* START Extract to read *

Tina Muñoz-Pandya grew up in Silver Spring.
Steeped in the arts, she went to summer camp at Round House Theatre, played the cello at Blair High School, and visited the Kennedy Center and the Music Center at Strathmore en famille.
“I was always interested in music,” she recalled. “My parents were really big on taking us to the symphony, and my mom was in the National Philharmonic choir.”
High school for Muñoz-Pandya was all about musical theater. She played a pirate in “Pirates of Penzance” freshman year, and starred as Yum-Yum in “The Mikado” senior year.
“Perfect bookends,” is how she described the trajectory of her roles in operettas by the Victorian era theater impresarios Gilbert & Sullivan, but there’s a bit more to it than that.
Because after high school—and after a degree in drama and women’s studies from the University of Michigan, a stint at the School at Steppenwolf, a year traveling with Olney Theatre Center’s renowned National Players, and an induction into the Chicago-based theater company The Hypocrites—Muñoz-Pandya is back in Montgomery County. She’s performing in “The Mikado” and “The Pirates of Penzance.” And she’s part of this hot, hot summer’s hottest ticket.
“We’re definitely presenting it in a different way,” said Sean Graney, the artistic director of The Hypocrites, when asked about the method behind the madness that is this wildly popular version of Gilbert & Sullivan. “We have no orchestra: Everybody in the cast plays their own instruments, mostly strings. There’s a banjo, a guitar, a ukulele and an accordion, a flute. We had to figure out how to reduce these beautiful, complicated operettas by Gilbert & Sullivan to a 10-piece band of people walking around.”
According to Graney, it was a matter of isolating the vocal melody, figuring out the chord system, and going back to the original score to make sure nothing was lost or left behind. That his cast is outrageously talented helps, of course, but while Graney has nothing but love for his marvelous, musical Hypocrites troupe, he is quick to praise Gilbert & Sullivan as well.
“They’re not recognized for their brilliance as commonly as they should be,” he said. “The roots of both these pieces are that we should all open up to love, be respectful and get along with each other. There are lessons wrapped up in this beautiful music, this funny, funny book—it’s just a testament to how brilliant Gilbert & Sullivan are.”
What they were—librettist W. S. Gilbert and composer Arthur Sullivan—shouldn’t be difficult for modern audiences to understand. Together they created 14 comic operas in the late 19th century, with “The Mikado,” “The Pirates of Penzance” and “H.M.S. Pinafore” among the best known today.
Also well-known today: Gilbert & Sullivan were not the most progressive thinkers on the planet.
“They’re considered elitist, ‘white,’” noted Graney. “People either dismiss them as frivolous and unimportant, or they point out that “The Mikado” as written is a horribly racist piece of theater.
“That has to be addressed.”
Tweaks and Greeks
For Graney, the show’s adaptor, that means keeping the music, the story, the fun—and tweaking the books in a thoughtful way that removes or changes any references that are unacceptable by modern audiences, regardless of the enthusiasm the Victorians may have had for racism, misogyny and xenophobia.

* END Extract to read *

Written exercise A ▸
Could you quote the Gilbert & Sullivan article from "Because after high" to "summer’s hottest ticket."?

* START Supplied data *

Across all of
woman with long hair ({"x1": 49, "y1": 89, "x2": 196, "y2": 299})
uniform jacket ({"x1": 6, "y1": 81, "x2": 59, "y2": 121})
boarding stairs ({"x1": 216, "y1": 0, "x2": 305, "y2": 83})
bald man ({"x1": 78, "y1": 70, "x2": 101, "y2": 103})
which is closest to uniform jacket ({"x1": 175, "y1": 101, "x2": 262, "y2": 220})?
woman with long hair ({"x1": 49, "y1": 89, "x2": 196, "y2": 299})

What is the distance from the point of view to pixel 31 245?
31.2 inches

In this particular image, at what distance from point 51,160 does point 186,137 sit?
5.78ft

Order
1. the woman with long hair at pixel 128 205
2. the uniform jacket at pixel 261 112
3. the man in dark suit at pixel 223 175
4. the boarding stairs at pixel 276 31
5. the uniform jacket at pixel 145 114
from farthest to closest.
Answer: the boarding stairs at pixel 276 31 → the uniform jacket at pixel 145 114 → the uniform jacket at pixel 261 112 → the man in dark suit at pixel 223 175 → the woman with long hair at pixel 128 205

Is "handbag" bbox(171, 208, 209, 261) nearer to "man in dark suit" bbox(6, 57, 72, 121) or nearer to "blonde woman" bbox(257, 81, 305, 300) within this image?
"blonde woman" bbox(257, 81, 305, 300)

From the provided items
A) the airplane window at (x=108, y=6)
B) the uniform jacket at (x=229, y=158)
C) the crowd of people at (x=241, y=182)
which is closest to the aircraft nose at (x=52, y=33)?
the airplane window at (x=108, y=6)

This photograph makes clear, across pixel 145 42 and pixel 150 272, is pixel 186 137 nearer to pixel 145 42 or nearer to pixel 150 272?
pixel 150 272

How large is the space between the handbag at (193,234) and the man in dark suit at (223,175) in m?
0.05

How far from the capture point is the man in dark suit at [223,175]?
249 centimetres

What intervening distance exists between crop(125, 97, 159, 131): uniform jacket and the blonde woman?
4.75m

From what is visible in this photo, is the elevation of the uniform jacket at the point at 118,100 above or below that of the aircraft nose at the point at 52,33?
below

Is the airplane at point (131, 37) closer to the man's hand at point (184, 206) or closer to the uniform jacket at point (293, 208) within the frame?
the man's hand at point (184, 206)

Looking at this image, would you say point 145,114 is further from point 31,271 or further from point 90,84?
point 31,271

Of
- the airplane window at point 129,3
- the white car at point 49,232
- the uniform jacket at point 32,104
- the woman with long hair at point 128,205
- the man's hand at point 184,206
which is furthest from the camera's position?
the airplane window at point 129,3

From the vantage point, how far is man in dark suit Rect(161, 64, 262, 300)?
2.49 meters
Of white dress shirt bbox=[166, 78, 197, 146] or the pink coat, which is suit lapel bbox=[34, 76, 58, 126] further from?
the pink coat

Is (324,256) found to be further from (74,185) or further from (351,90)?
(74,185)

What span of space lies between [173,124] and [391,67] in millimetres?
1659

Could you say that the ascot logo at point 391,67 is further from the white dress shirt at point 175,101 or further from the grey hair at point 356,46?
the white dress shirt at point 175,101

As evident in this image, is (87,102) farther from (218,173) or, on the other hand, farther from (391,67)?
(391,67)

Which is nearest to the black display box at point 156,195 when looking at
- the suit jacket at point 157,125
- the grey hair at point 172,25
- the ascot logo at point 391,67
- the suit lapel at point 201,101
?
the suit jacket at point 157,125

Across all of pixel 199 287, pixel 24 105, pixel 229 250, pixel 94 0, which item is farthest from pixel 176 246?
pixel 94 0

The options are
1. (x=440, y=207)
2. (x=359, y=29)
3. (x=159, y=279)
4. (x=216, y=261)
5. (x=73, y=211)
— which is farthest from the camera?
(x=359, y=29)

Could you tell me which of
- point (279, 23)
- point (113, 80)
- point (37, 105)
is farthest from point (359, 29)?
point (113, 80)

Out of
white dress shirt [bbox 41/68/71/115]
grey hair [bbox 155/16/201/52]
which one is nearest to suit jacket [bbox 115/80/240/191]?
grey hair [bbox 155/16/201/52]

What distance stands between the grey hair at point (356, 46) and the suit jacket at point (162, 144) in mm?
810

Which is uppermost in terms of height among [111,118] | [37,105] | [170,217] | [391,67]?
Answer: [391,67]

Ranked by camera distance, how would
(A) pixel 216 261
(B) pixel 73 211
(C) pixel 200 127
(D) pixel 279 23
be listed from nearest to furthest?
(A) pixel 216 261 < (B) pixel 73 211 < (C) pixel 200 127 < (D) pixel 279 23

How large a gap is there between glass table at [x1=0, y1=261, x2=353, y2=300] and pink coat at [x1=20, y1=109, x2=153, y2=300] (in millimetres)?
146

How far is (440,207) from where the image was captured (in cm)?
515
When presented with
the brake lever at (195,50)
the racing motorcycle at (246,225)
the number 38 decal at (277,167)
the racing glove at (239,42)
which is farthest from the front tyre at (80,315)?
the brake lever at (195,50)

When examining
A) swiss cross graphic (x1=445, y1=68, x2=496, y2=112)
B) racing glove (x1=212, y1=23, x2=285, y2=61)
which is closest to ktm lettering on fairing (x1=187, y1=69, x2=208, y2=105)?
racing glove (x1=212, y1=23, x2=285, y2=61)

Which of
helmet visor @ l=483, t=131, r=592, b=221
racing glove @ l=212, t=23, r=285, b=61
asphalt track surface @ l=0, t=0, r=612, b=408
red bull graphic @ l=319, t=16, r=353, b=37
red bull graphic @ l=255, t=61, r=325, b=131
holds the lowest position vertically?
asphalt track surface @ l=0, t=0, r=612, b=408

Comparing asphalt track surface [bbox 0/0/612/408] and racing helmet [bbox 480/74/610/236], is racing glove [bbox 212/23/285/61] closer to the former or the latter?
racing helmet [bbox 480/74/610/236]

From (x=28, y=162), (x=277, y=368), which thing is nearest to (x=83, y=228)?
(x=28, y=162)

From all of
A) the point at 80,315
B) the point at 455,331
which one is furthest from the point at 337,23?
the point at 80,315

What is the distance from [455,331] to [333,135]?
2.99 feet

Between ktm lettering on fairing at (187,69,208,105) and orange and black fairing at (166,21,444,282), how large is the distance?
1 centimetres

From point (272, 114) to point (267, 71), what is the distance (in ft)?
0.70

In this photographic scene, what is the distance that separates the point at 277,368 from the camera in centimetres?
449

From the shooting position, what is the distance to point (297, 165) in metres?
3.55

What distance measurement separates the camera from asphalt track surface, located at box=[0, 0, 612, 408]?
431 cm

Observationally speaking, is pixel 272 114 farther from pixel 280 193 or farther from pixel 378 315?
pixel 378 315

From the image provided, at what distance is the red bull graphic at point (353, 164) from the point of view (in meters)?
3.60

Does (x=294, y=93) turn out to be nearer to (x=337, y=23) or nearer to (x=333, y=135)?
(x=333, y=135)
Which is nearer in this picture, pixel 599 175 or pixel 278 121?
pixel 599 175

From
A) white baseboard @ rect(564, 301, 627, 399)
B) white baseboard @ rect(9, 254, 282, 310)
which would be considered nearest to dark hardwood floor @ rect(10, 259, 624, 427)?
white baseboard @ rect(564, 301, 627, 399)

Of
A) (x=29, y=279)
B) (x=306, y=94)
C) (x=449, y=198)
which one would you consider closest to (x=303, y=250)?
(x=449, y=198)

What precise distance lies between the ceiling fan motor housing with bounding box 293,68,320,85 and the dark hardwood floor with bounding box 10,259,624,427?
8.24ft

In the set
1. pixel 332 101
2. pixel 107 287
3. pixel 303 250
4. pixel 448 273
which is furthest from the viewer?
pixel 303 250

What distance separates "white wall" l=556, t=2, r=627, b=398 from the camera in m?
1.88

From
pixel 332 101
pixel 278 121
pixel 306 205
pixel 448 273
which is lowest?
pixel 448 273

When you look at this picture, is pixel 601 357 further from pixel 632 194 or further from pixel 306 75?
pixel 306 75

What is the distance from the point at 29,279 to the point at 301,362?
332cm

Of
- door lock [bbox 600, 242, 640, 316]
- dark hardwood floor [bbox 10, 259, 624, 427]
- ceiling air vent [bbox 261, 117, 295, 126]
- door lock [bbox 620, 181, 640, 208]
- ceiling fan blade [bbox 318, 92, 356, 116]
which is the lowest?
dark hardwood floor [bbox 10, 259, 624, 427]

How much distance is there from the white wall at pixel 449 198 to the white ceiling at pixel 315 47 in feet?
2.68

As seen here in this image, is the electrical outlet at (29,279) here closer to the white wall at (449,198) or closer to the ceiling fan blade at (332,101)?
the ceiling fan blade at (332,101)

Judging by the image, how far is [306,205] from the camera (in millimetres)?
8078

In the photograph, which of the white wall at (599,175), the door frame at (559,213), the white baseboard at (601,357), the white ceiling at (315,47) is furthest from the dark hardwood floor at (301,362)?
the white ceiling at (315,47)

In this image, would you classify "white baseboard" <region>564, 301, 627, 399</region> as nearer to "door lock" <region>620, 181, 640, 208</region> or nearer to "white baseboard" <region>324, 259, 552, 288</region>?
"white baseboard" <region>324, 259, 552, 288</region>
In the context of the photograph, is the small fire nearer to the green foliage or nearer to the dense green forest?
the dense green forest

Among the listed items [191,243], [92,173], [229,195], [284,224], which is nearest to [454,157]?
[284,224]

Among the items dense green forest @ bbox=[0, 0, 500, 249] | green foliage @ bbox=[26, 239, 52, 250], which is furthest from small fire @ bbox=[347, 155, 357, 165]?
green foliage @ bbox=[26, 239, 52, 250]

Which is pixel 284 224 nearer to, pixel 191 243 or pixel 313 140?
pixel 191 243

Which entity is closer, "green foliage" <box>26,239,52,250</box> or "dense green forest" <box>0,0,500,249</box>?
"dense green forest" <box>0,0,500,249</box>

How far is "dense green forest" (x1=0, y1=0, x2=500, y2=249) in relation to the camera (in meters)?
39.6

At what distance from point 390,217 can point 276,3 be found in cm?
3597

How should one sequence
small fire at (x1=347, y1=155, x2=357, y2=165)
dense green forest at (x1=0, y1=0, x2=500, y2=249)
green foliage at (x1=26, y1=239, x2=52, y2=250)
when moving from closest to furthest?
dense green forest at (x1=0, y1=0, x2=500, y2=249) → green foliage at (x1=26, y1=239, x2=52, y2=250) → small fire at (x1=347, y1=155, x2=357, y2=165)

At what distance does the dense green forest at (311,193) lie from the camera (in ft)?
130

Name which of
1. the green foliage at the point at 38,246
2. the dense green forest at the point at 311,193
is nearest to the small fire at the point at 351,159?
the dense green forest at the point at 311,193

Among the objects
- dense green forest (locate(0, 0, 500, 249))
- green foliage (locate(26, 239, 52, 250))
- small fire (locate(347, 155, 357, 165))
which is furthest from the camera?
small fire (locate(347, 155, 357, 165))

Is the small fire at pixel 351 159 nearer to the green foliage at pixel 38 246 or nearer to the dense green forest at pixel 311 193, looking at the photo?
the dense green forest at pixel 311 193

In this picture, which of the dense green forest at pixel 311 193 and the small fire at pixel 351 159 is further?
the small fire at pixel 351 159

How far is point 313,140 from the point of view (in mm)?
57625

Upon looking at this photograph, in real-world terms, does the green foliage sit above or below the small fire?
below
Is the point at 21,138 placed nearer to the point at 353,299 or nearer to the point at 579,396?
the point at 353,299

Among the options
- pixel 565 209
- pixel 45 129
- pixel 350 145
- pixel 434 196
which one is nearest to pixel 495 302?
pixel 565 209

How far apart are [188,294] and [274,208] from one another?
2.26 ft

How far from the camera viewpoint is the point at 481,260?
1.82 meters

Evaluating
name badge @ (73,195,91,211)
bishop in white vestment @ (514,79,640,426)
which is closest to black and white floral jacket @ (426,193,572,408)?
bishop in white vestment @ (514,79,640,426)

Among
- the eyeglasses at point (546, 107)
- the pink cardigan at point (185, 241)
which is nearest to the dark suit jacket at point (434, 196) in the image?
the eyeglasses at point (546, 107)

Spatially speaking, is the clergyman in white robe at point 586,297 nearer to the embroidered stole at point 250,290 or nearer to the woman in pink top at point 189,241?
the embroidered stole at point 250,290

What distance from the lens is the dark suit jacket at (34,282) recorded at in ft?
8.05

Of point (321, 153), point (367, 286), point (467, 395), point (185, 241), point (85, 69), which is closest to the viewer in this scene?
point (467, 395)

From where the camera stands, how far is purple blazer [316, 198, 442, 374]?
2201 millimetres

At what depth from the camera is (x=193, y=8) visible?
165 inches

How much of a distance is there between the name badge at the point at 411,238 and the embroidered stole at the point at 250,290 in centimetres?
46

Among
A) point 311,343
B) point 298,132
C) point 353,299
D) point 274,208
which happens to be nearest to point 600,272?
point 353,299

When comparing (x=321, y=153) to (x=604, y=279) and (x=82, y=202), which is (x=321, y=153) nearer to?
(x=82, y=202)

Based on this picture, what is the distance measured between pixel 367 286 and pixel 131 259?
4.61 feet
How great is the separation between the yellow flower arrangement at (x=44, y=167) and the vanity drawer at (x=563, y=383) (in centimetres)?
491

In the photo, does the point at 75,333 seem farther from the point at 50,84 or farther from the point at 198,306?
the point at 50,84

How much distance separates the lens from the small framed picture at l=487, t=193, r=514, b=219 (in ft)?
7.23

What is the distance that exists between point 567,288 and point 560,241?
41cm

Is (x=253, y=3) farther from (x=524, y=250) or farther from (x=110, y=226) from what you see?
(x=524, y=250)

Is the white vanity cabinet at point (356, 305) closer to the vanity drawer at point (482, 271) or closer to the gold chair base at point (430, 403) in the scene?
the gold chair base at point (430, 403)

* END Supplied data *

Written exercise B ▸
Can you rewrite only the records from the line with "Could you say" to the line with "(A) pixel 216 261 <", replacing "ascot logo" with "brand emblem" and leaving everything else as it stands?

Exercise response A ▸
Because after high school—and after a degree in drama and women’s studies from the University of Michigan, a stint at the School at Steppenwolf, a year traveling with Olney Theatre Center’s renowned National Players, and an induction into the Chicago-based theater company The Hypocrites—Muñoz-Pandya is back in Montgomery County. She’s performing in “The Mikado” and “The Pirates of Penzance.” And she’s part of this hot, hot summer’s hottest ticket.

Exercise response B ▸
Could you say that the brand emblem at point 391,67 is further from the white dress shirt at point 175,101 or further from the grey hair at point 356,46?
the white dress shirt at point 175,101

As evident in this image, is (87,102) farther from (218,173) or, on the other hand, farther from (391,67)?
(391,67)

Which is nearest to the black display box at point 156,195 when looking at
- the suit jacket at point 157,125
- the grey hair at point 172,25
- the brand emblem at point 391,67
- the suit lapel at point 201,101
?
the suit jacket at point 157,125

Across all of pixel 199 287, pixel 24 105, pixel 229 250, pixel 94 0, which item is farthest from pixel 176 246?
pixel 94 0

The options are
1. (x=440, y=207)
2. (x=359, y=29)
3. (x=159, y=279)
4. (x=216, y=261)
5. (x=73, y=211)
— which is farthest from the camera?
(x=359, y=29)

Could you tell me which of
- point (279, 23)
- point (113, 80)
- point (37, 105)
is farthest from point (359, 29)?
point (113, 80)

Out of
white dress shirt [bbox 41/68/71/115]
grey hair [bbox 155/16/201/52]
which one is nearest to suit jacket [bbox 115/80/240/191]?
grey hair [bbox 155/16/201/52]

What distance stands between the grey hair at point (356, 46) and the suit jacket at point (162, 144) in mm?
810

Which is uppermost in terms of height among [111,118] | [37,105] | [170,217] | [391,67]?
Answer: [391,67]

Ranked by camera distance, how would
(A) pixel 216 261
(B) pixel 73 211
(C) pixel 200 127
(D) pixel 279 23
be listed from nearest to furthest?
(A) pixel 216 261 < (B) pixel 73 211 < (C) pixel 200 127 < (D) pixel 279 23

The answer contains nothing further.